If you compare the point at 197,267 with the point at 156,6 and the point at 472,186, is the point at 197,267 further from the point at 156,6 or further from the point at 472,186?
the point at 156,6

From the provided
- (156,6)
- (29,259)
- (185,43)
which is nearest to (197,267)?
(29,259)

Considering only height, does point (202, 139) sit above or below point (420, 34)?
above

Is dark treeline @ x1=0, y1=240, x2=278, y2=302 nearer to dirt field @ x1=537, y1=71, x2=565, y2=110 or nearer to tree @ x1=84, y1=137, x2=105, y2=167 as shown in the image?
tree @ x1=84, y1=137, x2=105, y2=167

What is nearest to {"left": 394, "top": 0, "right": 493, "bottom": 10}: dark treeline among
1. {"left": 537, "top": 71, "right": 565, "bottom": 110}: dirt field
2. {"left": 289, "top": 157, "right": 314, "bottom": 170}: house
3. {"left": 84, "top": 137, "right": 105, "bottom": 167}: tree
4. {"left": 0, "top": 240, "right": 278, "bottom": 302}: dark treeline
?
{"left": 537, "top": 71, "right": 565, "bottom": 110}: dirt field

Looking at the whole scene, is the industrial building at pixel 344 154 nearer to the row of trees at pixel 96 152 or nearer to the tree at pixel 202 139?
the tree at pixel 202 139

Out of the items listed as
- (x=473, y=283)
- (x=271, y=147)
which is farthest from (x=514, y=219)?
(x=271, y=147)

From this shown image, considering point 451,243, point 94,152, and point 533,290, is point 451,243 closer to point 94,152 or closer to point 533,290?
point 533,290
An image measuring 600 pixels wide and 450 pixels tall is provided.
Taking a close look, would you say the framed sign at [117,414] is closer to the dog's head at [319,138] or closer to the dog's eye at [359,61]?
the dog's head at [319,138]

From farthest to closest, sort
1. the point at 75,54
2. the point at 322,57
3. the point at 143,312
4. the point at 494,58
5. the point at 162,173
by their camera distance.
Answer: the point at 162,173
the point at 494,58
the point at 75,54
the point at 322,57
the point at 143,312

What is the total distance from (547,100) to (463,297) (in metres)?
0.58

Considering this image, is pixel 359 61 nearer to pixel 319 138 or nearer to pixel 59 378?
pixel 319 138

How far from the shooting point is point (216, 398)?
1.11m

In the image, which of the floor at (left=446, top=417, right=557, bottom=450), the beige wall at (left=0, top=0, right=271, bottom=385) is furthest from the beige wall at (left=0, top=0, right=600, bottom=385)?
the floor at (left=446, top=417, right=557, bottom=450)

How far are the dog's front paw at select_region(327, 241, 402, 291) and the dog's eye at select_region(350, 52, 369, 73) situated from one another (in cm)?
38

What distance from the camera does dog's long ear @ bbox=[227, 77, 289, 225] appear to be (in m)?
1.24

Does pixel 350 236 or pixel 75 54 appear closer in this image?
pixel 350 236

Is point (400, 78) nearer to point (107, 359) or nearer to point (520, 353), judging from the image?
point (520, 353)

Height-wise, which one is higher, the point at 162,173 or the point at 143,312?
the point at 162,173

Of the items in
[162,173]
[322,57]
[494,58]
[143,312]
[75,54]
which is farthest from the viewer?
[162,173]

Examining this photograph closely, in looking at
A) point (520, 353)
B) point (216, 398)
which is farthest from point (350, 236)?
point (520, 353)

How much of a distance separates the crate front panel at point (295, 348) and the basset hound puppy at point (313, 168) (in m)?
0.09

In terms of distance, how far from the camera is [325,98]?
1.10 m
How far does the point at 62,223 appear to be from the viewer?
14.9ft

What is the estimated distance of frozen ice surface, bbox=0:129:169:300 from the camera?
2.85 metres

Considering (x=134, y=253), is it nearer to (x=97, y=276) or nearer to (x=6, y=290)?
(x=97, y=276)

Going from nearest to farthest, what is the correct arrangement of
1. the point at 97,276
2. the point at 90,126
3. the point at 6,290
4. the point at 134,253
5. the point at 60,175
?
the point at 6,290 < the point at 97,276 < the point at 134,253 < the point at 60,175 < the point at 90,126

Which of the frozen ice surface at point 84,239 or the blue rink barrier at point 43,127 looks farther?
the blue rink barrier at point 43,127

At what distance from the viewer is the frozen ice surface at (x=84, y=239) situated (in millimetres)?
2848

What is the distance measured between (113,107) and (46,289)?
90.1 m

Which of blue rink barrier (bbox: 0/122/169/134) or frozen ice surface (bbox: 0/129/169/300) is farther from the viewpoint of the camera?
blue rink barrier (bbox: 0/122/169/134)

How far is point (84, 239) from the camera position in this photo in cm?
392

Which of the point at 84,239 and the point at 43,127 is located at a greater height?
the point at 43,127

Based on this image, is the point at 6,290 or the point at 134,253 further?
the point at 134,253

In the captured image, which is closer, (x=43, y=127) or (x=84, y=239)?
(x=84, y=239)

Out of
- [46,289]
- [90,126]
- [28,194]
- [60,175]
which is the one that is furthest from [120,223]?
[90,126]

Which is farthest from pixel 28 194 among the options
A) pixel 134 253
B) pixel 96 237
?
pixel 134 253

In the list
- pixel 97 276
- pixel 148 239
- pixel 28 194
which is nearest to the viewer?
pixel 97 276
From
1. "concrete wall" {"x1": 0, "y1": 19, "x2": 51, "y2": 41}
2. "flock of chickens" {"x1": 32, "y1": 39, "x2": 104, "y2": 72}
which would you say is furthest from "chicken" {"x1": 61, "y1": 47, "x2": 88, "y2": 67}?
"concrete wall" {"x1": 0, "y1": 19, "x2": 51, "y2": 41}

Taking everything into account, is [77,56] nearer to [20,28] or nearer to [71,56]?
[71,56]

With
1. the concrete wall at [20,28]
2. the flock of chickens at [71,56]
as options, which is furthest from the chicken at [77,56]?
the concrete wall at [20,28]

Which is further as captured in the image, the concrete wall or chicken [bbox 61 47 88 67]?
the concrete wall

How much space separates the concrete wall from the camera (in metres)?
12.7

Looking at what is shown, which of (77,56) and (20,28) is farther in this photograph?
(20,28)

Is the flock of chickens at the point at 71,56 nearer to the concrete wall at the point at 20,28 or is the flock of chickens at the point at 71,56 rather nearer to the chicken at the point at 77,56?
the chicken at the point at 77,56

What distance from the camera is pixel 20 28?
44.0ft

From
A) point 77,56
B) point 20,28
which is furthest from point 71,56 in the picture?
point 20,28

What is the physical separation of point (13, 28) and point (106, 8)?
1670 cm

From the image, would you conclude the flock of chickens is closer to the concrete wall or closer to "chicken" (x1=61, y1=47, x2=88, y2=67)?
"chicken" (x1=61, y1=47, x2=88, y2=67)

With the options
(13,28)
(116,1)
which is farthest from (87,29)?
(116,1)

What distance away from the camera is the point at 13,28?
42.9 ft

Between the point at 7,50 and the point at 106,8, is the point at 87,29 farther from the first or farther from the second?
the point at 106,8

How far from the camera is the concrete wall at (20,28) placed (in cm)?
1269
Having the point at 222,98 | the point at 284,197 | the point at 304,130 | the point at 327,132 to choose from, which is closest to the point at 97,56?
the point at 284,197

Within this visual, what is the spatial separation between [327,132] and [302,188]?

******

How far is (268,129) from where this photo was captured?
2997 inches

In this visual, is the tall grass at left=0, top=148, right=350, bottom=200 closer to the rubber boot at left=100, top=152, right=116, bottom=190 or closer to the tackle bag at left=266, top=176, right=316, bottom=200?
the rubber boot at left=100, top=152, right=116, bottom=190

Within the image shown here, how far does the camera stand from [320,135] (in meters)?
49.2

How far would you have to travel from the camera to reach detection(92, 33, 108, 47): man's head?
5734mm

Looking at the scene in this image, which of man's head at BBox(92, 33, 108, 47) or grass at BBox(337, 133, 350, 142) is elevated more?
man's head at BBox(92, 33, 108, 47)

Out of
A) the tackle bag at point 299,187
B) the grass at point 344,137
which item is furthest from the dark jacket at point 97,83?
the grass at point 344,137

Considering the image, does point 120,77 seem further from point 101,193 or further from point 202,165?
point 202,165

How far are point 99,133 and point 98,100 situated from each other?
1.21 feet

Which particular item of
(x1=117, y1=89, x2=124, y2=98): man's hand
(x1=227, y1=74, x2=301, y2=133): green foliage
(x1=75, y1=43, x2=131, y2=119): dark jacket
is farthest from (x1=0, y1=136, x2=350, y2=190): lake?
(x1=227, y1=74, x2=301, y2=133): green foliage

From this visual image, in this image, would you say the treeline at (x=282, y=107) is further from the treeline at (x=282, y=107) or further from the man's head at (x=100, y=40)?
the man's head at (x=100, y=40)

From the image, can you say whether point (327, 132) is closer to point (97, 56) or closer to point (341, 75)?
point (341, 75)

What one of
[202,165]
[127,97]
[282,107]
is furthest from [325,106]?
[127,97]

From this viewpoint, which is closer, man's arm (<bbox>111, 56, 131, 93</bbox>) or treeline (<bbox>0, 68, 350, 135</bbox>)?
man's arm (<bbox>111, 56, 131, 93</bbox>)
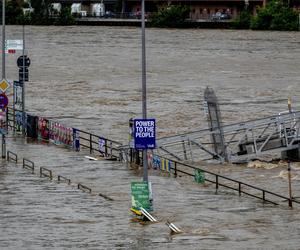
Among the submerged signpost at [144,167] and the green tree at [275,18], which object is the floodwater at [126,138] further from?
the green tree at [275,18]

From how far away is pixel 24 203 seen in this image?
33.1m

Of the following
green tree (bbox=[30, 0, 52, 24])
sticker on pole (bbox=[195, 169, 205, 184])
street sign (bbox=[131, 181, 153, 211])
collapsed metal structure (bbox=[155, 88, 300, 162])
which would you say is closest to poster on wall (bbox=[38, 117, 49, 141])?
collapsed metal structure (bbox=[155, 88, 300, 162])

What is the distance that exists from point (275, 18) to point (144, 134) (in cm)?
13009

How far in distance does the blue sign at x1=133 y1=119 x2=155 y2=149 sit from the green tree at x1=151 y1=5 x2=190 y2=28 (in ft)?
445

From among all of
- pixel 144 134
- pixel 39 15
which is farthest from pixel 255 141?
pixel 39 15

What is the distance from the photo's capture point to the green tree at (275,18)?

******

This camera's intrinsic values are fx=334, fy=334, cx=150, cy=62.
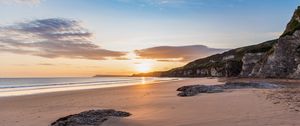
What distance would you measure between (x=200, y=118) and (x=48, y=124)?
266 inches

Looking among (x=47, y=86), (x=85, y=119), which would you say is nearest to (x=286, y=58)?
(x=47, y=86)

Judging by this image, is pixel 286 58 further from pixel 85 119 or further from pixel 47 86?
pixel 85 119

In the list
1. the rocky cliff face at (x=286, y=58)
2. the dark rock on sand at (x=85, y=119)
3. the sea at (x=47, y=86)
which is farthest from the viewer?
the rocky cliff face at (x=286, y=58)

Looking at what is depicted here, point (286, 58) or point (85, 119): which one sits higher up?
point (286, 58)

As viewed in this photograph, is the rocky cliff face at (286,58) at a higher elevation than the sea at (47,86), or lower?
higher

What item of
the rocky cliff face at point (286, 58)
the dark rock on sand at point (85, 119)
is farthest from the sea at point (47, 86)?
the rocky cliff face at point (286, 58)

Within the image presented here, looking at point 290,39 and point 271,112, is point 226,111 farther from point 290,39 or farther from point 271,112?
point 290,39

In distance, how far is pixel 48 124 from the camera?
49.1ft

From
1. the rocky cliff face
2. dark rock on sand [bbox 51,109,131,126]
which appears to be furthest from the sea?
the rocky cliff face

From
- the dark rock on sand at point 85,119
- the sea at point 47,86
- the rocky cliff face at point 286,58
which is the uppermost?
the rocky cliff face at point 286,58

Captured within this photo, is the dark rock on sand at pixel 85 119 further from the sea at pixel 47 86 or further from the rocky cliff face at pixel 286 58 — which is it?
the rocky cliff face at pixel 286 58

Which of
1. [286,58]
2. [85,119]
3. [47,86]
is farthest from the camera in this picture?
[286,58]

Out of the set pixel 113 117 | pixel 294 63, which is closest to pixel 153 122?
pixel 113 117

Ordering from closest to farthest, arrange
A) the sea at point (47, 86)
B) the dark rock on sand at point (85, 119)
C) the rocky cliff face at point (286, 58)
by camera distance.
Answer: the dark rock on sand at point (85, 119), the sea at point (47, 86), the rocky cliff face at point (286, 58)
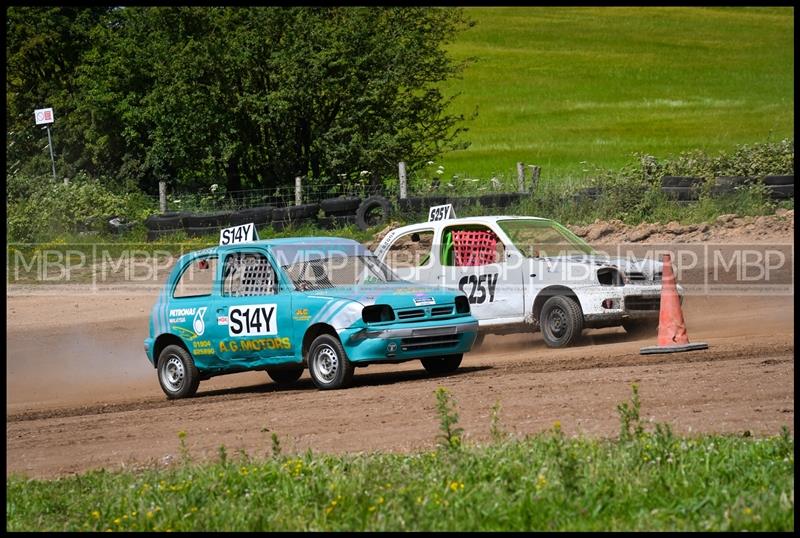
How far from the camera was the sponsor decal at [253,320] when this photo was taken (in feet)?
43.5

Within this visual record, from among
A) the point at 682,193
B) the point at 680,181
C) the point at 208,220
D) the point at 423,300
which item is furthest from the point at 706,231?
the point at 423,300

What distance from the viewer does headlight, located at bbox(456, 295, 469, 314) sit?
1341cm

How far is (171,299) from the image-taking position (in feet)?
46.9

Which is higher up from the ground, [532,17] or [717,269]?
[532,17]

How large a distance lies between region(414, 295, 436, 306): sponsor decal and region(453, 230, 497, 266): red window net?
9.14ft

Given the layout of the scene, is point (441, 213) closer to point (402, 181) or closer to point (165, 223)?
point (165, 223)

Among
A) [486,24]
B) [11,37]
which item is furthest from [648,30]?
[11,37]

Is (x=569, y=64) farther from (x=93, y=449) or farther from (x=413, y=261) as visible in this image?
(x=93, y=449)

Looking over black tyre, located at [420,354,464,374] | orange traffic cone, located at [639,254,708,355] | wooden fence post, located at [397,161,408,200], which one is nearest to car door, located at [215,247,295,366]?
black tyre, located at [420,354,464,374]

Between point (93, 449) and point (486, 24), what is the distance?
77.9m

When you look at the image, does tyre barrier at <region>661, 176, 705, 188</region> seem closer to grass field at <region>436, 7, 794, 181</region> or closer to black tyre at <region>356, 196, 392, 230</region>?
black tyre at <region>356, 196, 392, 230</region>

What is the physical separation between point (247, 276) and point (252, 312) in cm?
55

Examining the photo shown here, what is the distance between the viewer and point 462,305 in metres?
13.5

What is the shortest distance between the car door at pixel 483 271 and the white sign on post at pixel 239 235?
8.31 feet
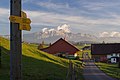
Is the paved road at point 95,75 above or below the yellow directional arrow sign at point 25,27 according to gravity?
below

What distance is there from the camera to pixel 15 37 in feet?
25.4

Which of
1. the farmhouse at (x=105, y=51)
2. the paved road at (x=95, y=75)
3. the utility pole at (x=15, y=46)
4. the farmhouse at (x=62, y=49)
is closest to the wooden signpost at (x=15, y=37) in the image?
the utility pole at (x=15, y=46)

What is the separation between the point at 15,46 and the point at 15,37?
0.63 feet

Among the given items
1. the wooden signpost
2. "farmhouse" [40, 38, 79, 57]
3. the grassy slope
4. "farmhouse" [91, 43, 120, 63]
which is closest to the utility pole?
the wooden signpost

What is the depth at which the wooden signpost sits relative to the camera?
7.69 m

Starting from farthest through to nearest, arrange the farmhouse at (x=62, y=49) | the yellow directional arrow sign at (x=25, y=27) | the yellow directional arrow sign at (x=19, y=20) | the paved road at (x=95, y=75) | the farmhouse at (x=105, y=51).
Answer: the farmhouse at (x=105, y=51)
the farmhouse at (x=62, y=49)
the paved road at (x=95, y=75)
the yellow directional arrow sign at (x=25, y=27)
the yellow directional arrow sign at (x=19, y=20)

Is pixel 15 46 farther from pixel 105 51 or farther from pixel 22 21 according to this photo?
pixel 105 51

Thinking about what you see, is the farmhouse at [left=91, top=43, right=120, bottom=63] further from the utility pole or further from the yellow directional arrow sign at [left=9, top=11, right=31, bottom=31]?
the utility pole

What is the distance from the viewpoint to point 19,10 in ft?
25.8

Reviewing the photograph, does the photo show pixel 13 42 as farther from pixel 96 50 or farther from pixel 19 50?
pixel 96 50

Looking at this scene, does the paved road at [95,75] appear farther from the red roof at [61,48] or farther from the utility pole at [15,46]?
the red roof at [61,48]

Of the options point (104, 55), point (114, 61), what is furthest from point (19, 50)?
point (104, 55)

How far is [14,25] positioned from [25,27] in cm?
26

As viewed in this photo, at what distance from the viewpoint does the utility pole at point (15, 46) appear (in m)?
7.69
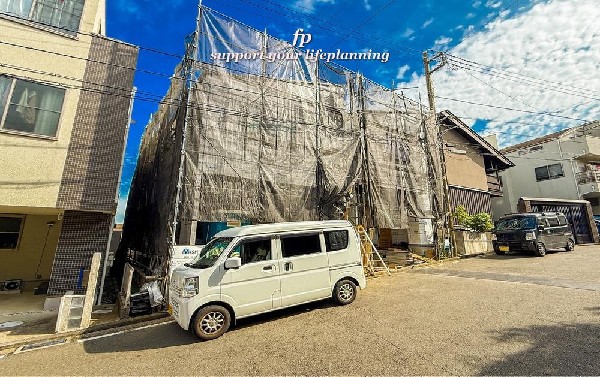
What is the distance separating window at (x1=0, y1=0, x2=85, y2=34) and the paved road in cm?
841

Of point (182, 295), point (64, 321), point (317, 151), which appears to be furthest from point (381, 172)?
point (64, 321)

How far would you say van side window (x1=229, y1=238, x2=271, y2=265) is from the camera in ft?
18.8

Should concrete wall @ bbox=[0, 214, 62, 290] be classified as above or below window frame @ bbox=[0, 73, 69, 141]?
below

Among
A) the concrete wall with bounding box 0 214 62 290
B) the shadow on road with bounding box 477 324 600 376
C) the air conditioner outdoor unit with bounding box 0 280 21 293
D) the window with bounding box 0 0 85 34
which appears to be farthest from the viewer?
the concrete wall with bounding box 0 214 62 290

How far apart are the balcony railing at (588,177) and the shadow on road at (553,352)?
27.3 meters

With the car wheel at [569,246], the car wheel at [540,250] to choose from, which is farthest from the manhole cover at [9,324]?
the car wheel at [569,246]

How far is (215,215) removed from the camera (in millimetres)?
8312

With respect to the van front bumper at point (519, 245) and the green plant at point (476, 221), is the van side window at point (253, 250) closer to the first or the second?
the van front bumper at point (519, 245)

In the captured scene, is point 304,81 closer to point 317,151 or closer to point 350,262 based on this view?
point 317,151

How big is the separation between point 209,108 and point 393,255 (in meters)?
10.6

******

What you will do:
Collect every line of the data above that contains the string "wheel".

Worked answer:
With the car wheel at [569,246], the car wheel at [540,250] to choose from, which is farthest from the manhole cover at [9,324]?
the car wheel at [569,246]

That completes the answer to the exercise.